On Monday (Patriots Day in New England) the Supreme Court granted certiorari in Costco v. Omega. I’ve provided a rundown of the case in late March so I will dispense with the background. A couple of comments on the Supreme Court’s decision to grant cert:
The most interesting part of blogging cases is watching the conversation between the different branches of government and the many layers of our judicial system. I was somewhat surprised when the Supreme Court invited the Solicitor General’s Office to brief cert but upon reflection it made sense. Congress, in enacting the Pro-IP Act, arguably re-framed a core component of copyright law without substantial debate before passage. The invitation by the Supreme Court may have been an attempt to force the Executive to take a position on an issue that was not given discussion before enactment.
To that end, I question whether the Supreme Court’s decision to grant cert in Costco is rooted in forcing debate on the contours of the first-sale doctrine. Oral arguments will provide a spotlight, even if the Supreme Court has no intention of disturbing the Ninth Circuit’s (and all of the other district courts’ that have addressed the issue) interpretation of Sections 109 and 602. If Congress does not amend the provisions in the near future it will likely become a lasting component of American copyright law, given the momentum it takes to pass any law in the U.S. The granting of cert, then, could be an attempt by the Supreme Court to ensure that the contours of the first sale doctrine accurately reflects current Congressional intent before momentum takes hold.
I would not be surprised if the Supreme Court’s opinion contains language on issues that are not directly at bar, such as whether parties can raise 109(a) as a defense in cases involving foreign-made copies so long as a lawful sale has occurred, or about the viability of the defense of copyright misuse.
The Solicitor General’s Office led with the argument that cert should be denied because there was no circuit split, instead of with its statutory analysis. The petitioners made the argument in opposition that the Court should grant cert because there was no circuit split, and unless the issue was addressed post-haste, it would likely become accepted cannon. I made the observation in my previous post on Costco that the Supreme Court appears to grant cert in copyright cases for issues that fundamentally affect the structure of copyright law, and circuit splits play a modest part of the evaluation process. The decision of the Supreme Court to grant cert in Costco provides more support for this contention.

* _Set exercise 1_: Output the records line for line, starting from their first line and going down to the line that contains "186L520 180L514 177L440". Include both of those lines.
The text and the records are unrelated materials.

* _Provided records_:
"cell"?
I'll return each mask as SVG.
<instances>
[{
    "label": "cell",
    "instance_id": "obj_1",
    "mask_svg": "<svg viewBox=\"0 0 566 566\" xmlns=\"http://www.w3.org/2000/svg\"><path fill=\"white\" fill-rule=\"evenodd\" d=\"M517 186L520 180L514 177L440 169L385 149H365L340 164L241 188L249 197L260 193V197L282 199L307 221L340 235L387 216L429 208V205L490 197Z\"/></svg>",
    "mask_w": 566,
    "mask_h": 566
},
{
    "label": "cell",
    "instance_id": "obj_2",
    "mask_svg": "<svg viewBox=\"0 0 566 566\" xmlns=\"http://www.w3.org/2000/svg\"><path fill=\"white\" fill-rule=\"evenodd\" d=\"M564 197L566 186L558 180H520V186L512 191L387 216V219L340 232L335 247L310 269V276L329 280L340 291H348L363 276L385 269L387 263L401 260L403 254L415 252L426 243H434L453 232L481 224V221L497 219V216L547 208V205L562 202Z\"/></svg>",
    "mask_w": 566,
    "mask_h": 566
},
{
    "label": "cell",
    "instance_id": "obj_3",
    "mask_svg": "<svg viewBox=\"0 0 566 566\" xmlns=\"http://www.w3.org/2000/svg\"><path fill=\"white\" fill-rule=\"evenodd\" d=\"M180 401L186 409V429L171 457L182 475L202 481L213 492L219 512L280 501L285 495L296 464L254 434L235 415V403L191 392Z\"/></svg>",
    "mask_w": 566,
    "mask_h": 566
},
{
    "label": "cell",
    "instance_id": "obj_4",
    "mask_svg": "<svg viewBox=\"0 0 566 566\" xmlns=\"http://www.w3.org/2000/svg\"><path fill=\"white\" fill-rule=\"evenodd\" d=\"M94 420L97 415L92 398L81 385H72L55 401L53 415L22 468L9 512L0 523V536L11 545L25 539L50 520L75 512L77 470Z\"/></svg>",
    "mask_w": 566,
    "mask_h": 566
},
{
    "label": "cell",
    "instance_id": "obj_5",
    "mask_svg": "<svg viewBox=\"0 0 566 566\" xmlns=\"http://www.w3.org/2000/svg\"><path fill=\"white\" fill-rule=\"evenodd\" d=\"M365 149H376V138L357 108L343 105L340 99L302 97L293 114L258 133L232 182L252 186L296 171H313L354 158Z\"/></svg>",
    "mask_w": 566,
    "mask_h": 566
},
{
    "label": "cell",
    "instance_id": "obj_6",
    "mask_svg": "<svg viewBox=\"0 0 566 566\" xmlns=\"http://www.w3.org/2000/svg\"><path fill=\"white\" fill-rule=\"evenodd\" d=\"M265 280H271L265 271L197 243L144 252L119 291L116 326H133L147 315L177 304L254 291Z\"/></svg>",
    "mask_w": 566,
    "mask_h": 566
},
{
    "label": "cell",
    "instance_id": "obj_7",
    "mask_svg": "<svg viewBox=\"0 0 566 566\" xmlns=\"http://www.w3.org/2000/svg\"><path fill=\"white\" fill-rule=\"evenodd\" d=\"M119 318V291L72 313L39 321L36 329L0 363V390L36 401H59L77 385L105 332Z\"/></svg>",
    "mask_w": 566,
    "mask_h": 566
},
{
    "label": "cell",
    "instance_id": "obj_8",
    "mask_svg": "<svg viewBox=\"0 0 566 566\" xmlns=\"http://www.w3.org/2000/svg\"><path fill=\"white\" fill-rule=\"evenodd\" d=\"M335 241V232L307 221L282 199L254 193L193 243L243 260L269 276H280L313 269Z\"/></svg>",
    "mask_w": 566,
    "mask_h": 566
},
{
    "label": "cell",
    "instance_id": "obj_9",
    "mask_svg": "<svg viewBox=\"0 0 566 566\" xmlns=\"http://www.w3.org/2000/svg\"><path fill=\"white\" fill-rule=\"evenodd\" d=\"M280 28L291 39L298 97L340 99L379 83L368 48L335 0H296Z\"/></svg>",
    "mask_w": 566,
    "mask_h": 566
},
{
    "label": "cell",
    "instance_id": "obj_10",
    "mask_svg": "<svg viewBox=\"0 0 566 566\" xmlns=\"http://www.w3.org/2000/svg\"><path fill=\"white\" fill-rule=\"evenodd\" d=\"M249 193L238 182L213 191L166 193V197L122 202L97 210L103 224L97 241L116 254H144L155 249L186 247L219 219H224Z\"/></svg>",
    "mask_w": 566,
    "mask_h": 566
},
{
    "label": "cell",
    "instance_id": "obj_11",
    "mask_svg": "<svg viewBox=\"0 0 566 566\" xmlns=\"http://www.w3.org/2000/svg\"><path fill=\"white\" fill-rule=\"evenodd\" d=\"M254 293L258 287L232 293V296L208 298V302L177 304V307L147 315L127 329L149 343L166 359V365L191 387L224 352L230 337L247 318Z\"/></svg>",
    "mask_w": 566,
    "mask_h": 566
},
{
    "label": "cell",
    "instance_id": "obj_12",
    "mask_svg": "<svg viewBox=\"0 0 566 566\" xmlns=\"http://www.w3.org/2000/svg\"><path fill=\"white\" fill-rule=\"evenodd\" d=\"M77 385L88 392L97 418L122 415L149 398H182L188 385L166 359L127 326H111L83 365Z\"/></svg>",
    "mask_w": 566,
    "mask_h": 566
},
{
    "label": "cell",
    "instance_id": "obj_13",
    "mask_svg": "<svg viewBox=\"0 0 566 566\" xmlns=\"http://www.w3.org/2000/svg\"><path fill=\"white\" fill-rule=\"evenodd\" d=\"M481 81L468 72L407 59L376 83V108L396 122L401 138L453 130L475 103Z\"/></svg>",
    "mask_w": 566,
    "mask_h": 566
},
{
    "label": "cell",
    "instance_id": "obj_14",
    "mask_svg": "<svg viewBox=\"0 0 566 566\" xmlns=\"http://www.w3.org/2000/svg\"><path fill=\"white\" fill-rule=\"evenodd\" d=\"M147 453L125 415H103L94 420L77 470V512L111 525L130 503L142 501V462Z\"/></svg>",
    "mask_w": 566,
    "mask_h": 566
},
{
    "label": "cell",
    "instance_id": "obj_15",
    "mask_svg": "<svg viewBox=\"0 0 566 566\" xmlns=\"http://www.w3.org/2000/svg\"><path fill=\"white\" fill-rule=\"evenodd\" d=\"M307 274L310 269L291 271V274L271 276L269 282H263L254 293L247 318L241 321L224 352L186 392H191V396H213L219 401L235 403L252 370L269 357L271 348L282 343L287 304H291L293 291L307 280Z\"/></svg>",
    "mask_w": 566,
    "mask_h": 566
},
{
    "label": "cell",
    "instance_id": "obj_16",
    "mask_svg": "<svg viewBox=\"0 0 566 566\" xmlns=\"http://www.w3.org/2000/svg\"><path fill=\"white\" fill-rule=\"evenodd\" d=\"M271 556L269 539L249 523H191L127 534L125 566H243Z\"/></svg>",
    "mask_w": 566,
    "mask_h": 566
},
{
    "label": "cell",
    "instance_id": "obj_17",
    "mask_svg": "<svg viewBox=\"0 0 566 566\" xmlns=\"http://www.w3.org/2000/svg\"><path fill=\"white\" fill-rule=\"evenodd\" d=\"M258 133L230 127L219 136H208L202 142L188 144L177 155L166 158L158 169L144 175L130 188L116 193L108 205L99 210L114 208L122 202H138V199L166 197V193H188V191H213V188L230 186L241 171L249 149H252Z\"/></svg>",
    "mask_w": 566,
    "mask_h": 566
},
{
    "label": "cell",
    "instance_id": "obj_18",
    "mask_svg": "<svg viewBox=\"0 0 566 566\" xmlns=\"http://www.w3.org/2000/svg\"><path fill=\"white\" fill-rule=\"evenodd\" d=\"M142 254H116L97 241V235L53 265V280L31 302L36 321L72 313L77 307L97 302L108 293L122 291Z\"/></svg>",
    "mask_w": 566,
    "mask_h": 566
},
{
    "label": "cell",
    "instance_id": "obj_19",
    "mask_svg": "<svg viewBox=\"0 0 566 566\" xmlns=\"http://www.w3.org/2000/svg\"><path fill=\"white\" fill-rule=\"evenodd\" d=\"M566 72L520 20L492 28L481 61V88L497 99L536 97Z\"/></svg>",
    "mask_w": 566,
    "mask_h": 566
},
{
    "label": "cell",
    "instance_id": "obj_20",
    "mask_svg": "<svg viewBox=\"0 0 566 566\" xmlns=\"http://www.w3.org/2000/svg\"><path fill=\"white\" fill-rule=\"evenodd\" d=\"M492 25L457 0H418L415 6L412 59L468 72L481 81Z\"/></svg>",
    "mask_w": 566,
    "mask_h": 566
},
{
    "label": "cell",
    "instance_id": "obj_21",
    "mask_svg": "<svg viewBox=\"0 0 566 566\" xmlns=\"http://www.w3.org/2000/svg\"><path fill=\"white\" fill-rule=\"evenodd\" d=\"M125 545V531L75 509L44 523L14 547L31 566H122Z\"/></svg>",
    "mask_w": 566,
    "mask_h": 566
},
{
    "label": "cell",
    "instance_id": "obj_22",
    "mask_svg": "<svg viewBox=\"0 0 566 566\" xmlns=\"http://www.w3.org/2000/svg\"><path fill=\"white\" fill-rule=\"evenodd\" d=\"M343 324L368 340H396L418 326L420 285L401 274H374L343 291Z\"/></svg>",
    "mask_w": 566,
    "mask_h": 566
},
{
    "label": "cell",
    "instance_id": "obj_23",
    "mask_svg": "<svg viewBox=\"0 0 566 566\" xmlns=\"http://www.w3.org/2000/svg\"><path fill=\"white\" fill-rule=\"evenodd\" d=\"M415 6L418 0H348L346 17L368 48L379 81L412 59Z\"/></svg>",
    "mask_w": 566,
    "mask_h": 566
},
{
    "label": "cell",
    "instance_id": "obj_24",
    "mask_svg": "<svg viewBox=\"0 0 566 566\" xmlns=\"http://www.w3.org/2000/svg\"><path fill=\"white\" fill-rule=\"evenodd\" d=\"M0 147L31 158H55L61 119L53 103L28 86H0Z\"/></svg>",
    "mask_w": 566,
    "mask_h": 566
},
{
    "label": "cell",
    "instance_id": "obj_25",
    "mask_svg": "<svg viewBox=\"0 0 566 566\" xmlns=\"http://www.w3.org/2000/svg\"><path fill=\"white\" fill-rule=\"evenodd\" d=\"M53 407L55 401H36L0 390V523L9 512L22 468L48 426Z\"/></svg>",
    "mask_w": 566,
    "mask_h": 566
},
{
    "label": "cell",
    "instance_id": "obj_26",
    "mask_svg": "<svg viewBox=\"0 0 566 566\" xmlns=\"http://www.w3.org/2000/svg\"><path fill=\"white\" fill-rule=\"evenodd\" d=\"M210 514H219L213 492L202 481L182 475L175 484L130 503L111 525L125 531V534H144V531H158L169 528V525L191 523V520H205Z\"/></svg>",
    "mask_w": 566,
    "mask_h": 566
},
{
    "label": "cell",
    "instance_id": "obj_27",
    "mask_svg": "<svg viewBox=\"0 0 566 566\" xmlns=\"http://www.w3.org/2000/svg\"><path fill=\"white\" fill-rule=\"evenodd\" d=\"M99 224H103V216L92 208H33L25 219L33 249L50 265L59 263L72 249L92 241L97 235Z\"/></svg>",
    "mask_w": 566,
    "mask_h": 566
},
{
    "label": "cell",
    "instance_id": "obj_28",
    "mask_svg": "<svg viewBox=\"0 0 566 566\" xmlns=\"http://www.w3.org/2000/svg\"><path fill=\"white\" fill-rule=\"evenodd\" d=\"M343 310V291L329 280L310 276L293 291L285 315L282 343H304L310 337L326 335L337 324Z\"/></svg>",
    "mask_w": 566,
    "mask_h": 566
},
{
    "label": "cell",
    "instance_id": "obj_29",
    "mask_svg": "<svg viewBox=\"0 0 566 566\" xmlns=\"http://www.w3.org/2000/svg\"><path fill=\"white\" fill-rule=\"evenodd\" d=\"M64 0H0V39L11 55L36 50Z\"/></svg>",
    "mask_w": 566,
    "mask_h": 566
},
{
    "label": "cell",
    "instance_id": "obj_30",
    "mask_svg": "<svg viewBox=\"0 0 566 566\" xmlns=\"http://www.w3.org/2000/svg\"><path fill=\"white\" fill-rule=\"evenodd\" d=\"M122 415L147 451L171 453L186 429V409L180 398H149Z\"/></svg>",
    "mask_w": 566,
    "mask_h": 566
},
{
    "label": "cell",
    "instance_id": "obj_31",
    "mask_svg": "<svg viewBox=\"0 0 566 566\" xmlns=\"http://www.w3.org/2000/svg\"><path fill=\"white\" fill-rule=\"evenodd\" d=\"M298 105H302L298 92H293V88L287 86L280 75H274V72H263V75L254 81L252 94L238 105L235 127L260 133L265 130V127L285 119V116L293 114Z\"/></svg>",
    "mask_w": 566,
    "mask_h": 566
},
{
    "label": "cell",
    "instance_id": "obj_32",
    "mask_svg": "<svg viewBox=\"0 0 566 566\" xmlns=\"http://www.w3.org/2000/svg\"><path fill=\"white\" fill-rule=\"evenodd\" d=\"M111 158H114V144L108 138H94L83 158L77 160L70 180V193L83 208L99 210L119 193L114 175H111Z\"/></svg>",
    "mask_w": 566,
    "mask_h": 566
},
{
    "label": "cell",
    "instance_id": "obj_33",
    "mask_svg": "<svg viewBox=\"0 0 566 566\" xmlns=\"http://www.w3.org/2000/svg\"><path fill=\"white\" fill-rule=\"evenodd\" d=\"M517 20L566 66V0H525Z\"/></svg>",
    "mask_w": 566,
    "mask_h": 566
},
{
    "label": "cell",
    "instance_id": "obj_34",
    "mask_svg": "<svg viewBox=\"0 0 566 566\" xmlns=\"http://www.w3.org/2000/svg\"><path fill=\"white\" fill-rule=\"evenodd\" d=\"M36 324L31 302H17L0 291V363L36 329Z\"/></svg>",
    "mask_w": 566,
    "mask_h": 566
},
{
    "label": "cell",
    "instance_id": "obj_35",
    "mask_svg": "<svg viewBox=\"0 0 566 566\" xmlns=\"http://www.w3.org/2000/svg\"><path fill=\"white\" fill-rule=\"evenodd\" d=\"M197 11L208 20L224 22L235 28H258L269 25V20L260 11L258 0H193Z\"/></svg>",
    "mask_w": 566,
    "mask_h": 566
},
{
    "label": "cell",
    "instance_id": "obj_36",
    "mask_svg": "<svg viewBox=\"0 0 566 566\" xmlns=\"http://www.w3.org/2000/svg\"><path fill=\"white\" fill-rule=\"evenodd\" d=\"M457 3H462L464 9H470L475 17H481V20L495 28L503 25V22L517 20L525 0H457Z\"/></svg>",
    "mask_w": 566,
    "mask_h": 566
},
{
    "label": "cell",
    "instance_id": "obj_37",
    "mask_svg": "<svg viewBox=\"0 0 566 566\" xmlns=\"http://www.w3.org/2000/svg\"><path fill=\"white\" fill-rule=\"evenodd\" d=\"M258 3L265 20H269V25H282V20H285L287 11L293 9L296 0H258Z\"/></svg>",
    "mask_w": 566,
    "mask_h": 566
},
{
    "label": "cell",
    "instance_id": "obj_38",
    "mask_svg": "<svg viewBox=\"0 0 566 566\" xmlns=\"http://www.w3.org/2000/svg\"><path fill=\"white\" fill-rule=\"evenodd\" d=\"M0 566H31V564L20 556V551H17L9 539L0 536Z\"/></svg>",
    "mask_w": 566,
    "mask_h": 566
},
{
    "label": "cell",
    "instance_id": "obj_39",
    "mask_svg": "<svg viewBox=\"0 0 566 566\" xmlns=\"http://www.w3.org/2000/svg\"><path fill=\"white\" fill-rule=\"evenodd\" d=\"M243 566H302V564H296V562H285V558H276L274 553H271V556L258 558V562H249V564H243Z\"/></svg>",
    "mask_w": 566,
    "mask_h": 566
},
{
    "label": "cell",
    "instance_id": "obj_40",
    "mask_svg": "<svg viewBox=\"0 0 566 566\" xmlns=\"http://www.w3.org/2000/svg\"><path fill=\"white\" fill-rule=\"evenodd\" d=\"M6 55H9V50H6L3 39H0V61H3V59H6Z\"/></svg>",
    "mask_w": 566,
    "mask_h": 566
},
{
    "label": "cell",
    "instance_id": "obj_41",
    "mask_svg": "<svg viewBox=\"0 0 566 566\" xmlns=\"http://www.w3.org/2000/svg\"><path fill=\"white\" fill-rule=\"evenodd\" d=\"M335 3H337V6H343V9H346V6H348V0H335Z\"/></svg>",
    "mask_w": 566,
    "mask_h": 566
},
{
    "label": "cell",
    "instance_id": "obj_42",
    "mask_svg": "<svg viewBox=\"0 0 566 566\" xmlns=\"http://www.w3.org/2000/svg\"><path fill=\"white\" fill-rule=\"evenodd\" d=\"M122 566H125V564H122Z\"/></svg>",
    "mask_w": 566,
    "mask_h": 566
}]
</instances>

* _Set exercise 2_: In the post on the Costco cert grant, rewrite everything from "I would not" down to "of copyright misuse.", putting "imported copies" in place of "foreign-made copies".

* _Written answer 1_:
"cell"?
I'll return each mask as SVG.
<instances>
[{
    "label": "cell",
    "instance_id": "obj_1",
    "mask_svg": "<svg viewBox=\"0 0 566 566\" xmlns=\"http://www.w3.org/2000/svg\"><path fill=\"white\" fill-rule=\"evenodd\" d=\"M517 186L520 180L514 177L440 169L385 149H365L340 164L241 188L249 197L260 193V197L282 199L307 221L340 235L387 216L429 208V205L490 197Z\"/></svg>",

* _Written answer 2_:
I would not be surprised if the Supreme Court’s opinion contains language on issues that are not directly at bar, such as whether parties can raise 109(a) as a defense in cases involving imported copies so long as a lawful sale has occurred, or about the viability of the defense of copyright misuse.